Это был долгожданный, вожделенный день. Михаил Евстафьевич Лобанов поднялся на кафедру в зале Российской академии и в торжественном собрании прочел свое «Мнение о духе словесности как иностранной, так и отечественной».
И до него выступали ораторы. Но, слушая их, член академии Александр Сергеевич Пушкин изрядно скучал. Вначале он не прислушивался и к «Мнению» Михаила Евстафьевича. Но вот академик Лобанов заглянул в рукопись и, подняв очи, гневно вопросил:
– Ужели истощилось необъятное поприще благородного, назидательного, доброго и возвышенного, что обратились к нелепому, отвратному, омерзительному и даже ненавистному?
Оратор опять заглянул в рукопись и, говоря о писателях Франции, в ужасе воздел руки:
– Самые разрушительные мысли для них не столь заразительны, ибо они давно ознакомились и, так сказать, срослись с ними в ужасах революции…
Но пора было перейти к тем пагубным последствиям зарубежных революций, которые обнаружил Михаил Евстафьевич в отечестве. Неумолимый обвинитель уже не мог скрыть крайнего гнева:
– Всякий благомыслящий русский видит: в теориях наук – сбивчивость, непроницаемую тьму и хаос несвязанных мыслей; в приговорах литературных, – совершенную безотчетность, бессовестность, наглость и даже буйство… Буйство! – повторил оратор, устремив в пространство обличающий перст. – Приличие, – продолжал он, – уважение, здравый ум отвергнуты, забыты, уничтожены! – Негодование душило Михаила Евстафьевича. Он перевел дух, укрепился силами и продолжал: – Романтизм – слово, до сих пор неопределенное, но слово магическое – сделался для многих эгидою совершенной безотчетливости и литературного сумасбродства…
Было время, когда небезызвестный поэт Пушкин, ныне допущенный в академию, выпустил трагедию «Борис Годунов». О, святые устои драматического искусства, безнаказанно попранные нечестивцем!
Долго трудился академик Лобанов и в прошлом году выпустил наконец собственную трагедию «Борис Годунов». Правда, вынужденный духом времени, многим должен был поступиться творец трагедии. Но как зато каялся в совершённом злодеянии преступный царь Борис! Как красноречива была его покаянная речь перед собственной супругой! Воистину обратился академик Лобанов к возвышенному и назидательному – и что же? Встретил всеобщее равнодушие и хулу.
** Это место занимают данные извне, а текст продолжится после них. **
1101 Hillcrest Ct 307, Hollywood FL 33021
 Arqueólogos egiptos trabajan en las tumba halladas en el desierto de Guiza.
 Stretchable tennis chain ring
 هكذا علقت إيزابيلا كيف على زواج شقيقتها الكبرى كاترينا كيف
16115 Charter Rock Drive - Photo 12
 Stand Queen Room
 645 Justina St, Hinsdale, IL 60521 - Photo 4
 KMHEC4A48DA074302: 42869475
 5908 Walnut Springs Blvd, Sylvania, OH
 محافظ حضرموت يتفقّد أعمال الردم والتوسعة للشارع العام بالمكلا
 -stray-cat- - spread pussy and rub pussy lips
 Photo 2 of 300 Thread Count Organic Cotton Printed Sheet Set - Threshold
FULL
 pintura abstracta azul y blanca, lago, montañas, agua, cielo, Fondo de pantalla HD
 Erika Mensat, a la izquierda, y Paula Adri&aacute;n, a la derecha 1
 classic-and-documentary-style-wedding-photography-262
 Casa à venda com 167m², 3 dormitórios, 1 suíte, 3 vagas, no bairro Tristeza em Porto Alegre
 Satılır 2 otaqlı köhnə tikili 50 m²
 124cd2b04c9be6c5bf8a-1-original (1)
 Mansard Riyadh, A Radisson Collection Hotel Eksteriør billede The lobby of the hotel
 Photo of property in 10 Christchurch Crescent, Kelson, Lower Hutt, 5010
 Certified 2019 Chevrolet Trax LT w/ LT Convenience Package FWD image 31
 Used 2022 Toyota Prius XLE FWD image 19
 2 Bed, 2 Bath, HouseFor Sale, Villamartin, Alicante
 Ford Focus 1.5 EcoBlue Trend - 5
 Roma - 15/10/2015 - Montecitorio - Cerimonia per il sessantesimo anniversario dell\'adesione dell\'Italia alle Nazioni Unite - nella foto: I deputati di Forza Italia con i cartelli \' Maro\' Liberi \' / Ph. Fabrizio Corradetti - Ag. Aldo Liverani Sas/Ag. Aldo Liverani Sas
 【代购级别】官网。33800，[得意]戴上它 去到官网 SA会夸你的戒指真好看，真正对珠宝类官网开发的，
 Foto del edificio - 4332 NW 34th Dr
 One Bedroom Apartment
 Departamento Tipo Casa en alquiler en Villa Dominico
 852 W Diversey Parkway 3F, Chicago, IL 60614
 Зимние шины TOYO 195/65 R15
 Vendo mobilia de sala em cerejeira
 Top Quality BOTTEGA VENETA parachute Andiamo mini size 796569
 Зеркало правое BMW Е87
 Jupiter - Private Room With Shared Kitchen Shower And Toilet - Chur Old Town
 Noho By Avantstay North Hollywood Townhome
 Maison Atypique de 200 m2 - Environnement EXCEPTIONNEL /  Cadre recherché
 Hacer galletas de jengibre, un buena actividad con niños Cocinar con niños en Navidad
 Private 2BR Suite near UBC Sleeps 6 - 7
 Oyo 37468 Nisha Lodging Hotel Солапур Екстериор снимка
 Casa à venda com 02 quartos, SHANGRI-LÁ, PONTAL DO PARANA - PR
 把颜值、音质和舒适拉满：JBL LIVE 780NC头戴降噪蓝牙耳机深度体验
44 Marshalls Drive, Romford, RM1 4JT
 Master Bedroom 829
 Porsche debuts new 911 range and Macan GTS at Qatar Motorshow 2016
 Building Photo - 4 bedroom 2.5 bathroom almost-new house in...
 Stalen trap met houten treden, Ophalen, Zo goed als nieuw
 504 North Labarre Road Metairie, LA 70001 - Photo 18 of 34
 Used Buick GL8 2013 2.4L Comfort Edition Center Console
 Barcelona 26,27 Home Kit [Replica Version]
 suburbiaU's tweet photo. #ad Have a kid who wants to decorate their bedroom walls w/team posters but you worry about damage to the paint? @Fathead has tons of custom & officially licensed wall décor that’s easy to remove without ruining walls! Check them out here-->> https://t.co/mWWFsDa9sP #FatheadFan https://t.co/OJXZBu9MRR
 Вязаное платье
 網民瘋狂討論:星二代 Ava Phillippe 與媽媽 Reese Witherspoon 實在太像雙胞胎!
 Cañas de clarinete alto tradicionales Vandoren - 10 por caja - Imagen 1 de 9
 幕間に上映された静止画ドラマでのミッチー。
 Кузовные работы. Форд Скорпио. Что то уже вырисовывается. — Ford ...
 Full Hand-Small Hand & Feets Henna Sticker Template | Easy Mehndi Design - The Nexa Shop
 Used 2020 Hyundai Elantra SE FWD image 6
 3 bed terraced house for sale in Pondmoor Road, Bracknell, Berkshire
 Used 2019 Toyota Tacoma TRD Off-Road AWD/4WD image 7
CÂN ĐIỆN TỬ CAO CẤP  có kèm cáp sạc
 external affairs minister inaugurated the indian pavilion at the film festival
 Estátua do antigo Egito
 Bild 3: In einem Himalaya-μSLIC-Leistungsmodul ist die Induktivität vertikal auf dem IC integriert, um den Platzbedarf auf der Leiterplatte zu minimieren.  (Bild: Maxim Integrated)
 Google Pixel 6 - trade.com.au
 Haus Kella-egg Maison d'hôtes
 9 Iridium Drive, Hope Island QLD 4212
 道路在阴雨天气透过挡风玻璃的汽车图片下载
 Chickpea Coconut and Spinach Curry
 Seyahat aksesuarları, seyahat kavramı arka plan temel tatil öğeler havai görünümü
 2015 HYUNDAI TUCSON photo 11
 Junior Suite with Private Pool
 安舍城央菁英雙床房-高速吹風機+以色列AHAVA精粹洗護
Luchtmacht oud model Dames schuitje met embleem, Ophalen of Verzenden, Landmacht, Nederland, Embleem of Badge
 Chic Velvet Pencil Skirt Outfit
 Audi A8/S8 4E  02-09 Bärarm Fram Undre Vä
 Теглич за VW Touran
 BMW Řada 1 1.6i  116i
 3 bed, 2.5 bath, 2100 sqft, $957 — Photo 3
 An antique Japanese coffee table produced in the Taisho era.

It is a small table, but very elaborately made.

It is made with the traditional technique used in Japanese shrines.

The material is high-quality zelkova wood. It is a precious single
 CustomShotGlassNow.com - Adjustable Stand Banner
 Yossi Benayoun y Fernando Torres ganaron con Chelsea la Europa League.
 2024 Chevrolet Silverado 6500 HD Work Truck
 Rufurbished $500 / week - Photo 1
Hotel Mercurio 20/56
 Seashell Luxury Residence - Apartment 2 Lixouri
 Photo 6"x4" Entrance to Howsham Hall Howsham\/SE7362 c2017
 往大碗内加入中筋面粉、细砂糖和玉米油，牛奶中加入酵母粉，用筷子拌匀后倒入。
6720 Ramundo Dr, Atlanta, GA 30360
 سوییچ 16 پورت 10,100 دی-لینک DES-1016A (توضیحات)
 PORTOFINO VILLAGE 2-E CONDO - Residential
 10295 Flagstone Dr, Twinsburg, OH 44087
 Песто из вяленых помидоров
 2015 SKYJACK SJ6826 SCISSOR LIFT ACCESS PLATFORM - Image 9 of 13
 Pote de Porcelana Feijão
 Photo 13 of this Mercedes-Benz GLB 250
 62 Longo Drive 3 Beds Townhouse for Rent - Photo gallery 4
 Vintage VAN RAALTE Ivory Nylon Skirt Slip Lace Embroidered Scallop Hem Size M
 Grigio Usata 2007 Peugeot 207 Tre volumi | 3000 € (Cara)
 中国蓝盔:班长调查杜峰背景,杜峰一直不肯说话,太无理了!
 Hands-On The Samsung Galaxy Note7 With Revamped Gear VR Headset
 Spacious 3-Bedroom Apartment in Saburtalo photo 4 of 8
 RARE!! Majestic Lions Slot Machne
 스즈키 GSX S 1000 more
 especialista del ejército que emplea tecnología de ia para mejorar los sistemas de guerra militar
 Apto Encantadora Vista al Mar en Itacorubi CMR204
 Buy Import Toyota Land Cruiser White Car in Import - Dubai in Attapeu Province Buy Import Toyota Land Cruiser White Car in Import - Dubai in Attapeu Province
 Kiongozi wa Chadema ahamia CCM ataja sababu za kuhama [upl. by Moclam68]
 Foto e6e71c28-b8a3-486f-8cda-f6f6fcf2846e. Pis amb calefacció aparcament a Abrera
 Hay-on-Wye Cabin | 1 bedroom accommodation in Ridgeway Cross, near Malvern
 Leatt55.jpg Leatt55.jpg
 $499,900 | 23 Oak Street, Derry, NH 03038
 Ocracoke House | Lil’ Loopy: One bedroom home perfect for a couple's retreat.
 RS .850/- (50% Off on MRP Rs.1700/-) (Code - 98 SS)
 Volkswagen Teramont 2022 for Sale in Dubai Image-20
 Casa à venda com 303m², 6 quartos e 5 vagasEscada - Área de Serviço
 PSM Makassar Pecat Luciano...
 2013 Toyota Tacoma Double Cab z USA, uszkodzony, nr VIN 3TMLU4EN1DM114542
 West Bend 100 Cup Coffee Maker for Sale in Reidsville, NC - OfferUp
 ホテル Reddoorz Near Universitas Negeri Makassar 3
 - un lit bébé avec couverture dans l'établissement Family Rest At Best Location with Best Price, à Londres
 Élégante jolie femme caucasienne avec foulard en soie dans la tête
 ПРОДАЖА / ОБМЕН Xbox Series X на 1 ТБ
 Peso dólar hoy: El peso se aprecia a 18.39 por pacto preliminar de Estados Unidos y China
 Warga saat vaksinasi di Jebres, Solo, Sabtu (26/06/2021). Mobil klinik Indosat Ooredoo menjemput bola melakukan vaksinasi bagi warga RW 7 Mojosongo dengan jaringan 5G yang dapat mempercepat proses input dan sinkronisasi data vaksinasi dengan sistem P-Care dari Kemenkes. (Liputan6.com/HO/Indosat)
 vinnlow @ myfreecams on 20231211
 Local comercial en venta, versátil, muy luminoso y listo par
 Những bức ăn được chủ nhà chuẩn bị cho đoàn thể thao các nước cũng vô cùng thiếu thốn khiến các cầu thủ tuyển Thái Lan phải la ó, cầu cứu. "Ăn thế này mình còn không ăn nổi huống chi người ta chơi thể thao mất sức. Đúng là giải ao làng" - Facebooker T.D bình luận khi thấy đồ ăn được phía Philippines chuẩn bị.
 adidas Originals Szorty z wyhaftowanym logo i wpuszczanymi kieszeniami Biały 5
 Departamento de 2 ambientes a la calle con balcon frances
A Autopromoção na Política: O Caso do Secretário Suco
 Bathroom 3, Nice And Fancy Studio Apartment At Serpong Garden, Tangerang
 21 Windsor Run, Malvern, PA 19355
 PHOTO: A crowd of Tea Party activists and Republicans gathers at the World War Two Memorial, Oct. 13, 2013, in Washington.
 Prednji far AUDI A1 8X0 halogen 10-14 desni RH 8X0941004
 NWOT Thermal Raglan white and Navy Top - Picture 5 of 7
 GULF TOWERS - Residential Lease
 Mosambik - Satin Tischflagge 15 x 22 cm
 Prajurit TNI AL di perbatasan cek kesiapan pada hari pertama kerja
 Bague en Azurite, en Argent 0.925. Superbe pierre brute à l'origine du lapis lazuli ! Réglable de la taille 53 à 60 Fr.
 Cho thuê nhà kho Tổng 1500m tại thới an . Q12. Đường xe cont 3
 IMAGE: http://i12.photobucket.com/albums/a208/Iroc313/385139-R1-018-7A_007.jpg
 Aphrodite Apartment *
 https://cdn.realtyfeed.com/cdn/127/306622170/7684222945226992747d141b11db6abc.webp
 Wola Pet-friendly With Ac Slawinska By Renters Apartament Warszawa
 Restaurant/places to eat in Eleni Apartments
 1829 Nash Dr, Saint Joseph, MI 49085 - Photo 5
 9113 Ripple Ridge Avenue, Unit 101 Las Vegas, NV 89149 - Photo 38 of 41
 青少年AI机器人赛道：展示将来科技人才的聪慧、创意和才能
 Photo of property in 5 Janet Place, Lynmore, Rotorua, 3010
О, времена, о, нравы!
А некий критик, преданный буйству, написал о бессмертном создании бессмертного Михаила Евстафьевича:
«…грустно видеть человека, может быть, с умом, с образованностью, но заматоревшего в устаревших понятиях и застигнутого потоком новых мнений! Он трудится честно, добросовестно, а над ним смеются; он никого не понимает, и его никто не понимает. Не могу представить себе ужаснейшего положения!..»
Михаил Евстафьевич Лобанов заболел тогда огорченным самолюбием. Но теперь настал день отмщения.
Он стоит на кафедре Российской академии и, как живого, видит критика-разбойника, даром что укрылся разбойник в Москве. Он не называет фамилии этого критика, но наверняка можно сказать про него, что длинноволос и грязен; нет сомнения – носит нож за пазухой; само собой разумеется – снял с шеи крест, богохульник!
– Критика, – продолжает академик Лобанов, – сия кроткая и добросовестная подруга словесности, ныне обратилась в площадное гаерство, в литературное пиратство, в способ добывать себе поживу у кармана слабоумия дерзкими и буйными выходками, нередко даже против мужей государственных, знаменитых и гражданскими и литературными заслугами…
Пушкин прислушался. Нельзя было не узнать, в кого метит государственный муж академик Лобанов. Рецензия Виссариона Белинского легла надгробной плитой на его трагедию «Борис Годунов».
И вот Михаил Евстафьевич наконец отмстил! Отмстил публично, торжественно, в высоком собрании. В заключение оратор призвал всех членов академии «неослабно обнаруживать, поражать и разрушать зло, где бы оно ни встретилось на поприще словесности».
Автор воинствующего «Мнения» закончил свое выступление под сочувственные возгласы академиков. Но, боже, как давно это было!
Редактор-издатель «Современника» готовит отповедь Лобанову и всем тем, кто стоит за его спиной. Но только в октябре, не раньше, чем выйдет третий номер журнала, читатели прочтут эту пушкинскую статью. Возникает очевидное несоответствие между намерениями редактора-издателя «Современника» и предоставленными ему властью возможностями. Пушкин хочет сделать журнал зеркалом жизни, откликаться на важнейшие злобы дня. А власти, разрешившие поэту поквартальное литературное обозрение, предоставляют ему горькое право быть опаздывающим гласом вопиющего в пустыне и притом с прямым запретом каких-либо общих политических статей.